Article
In one aspect, at least one of the first and second current collector includes a first half including a first material, and a second half including a second material, where the second half is substantially parallel with the first half, and the first and second materials are different.

In one aspect, the solid-state battery may further include a polymer blocker, where the polymer blocker contacts the first current collector to the second current collector. The polymer blocker may have a thickness greater than or equal to about 2 μm to less than or equal to about 200 μm. The polymer blocker includes an insulating material selected from the group consisting of: urethane resin, polyamide resin, polyolefin resin, polyethylene resin, polypropylene resin, ethylene, propylene, butene, silicone, polyimide resin, epoxy resin, acrylic resin, ethylene-propylenediene rubber (EPDM), an isocyanate adhesive, an acrylic resin adhesive, a cyanoacrylate adhesive, and a combination thereof.

In one aspect, the solid-state battery may be a bipolar battery, where the two or more electrodes include a first electrode, a second electrode, and one or more bipolar electrodes, the plurality of solid-state electroactive particles includes a first plurality of solid-state electroactive particles and a second plurality of solid-state electroactive particles, and the one or more solid-state electrolyte layers include a first solid-state electrolyte layer and a second solid-state electrolyte layer. Each bipolar electrode may include a current collector. The first plurality of solid-state electroactive particles may be disposed on a first side of the current collector, and the second plurality of solid-state electroactive particles may be disposed on a second side of the current collector. The first solid-state electrolyte layer may be disposed between the first electrode and a first side of the one or more bipolar electrodes, and the second solid-state electrolyte may be disposed between a second side of the one or more bipolar electrodes and the second electrode. The ionogel may be further disposed within void spaces between the first plurality of solid-state electroactive particles and the second plurality of solid-state electroactive particles, the first solid-state electrolyte layer and the first electrode, the one or more bipolar electrodes, the one or more bipolar electrodes and the first solid-state electrolyte layer, the one or more bipolar electrodes and the second solid-state electrolyte layer, and the second solid-state electrolyte layer and the second electrode.

In various other aspects, the present disclosure provides a solid-state electrode including a plurality of solid-state electroactive particles, and an ionogel disposed within void spaces between the solid-state electroactive particles such that the solid-state electrode has an interparticle porosity of less than or equal to about 20 vol. %. The ionogel may have an ionic conductivity greater than or equal to about 0.1 mS/cm to less than or equal to about 10 mS/cm.

Required actions
1/ In the battery passage, what range of thickness may the polymer blocker have?
2/ Retype the stretch of the battery passage from "In one aspect, at" through "materials are different.".
The lines that follow were taken from a different source.

Recorded information

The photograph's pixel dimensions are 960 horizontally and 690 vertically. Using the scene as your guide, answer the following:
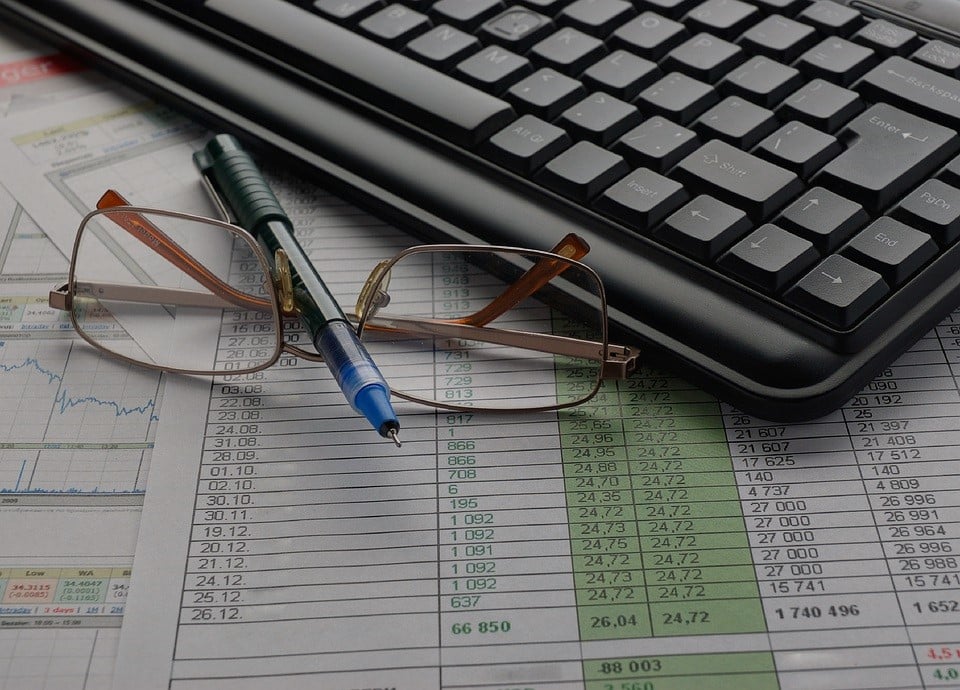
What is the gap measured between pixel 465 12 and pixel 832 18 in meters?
0.24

Answers to the tasks
1/ It may be greater than or equal to about 2 μm and less than or equal to about 200 μm.

2/
In one aspect, at least one of the first and second current collector includes a first half including a first material, and a second half including a second material, where the second half is substantially parallel with the first half, and the first and second materials are different.